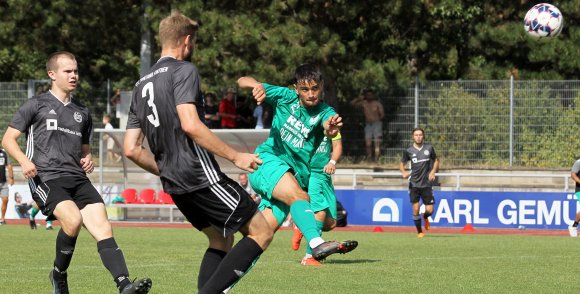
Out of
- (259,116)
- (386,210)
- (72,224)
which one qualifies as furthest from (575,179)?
(72,224)

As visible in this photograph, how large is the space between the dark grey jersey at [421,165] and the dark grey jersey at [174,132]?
48.1ft

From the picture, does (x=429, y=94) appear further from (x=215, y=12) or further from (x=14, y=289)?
(x=14, y=289)

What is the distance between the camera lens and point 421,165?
21.8 meters

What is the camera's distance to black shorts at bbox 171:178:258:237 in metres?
7.29

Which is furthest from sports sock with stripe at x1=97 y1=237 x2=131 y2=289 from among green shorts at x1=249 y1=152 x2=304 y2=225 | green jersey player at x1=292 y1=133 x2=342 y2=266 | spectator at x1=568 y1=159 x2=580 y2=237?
spectator at x1=568 y1=159 x2=580 y2=237

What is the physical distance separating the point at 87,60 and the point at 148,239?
18.9m

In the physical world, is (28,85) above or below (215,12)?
below

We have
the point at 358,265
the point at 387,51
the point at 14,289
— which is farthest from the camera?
the point at 387,51

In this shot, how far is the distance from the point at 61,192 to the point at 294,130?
2.15m

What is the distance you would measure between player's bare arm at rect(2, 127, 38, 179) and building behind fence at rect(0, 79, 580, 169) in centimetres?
1762

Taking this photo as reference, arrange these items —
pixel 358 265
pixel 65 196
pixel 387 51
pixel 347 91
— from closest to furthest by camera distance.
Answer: pixel 65 196
pixel 358 265
pixel 347 91
pixel 387 51

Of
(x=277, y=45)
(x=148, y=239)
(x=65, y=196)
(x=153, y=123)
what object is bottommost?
(x=148, y=239)

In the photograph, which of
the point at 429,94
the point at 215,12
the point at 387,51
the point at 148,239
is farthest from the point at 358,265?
the point at 387,51

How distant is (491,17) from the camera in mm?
32562
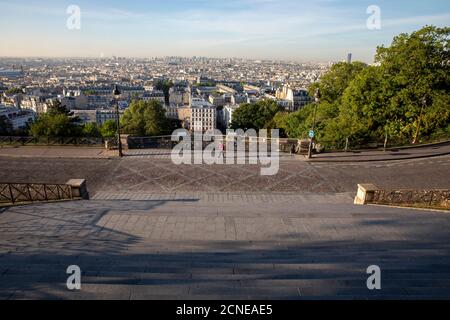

## WHAT IS NEEDED
How many lines in the records above contain the string "player", with case counting? Reply with the number alone.

## WRITTEN ANSWER
2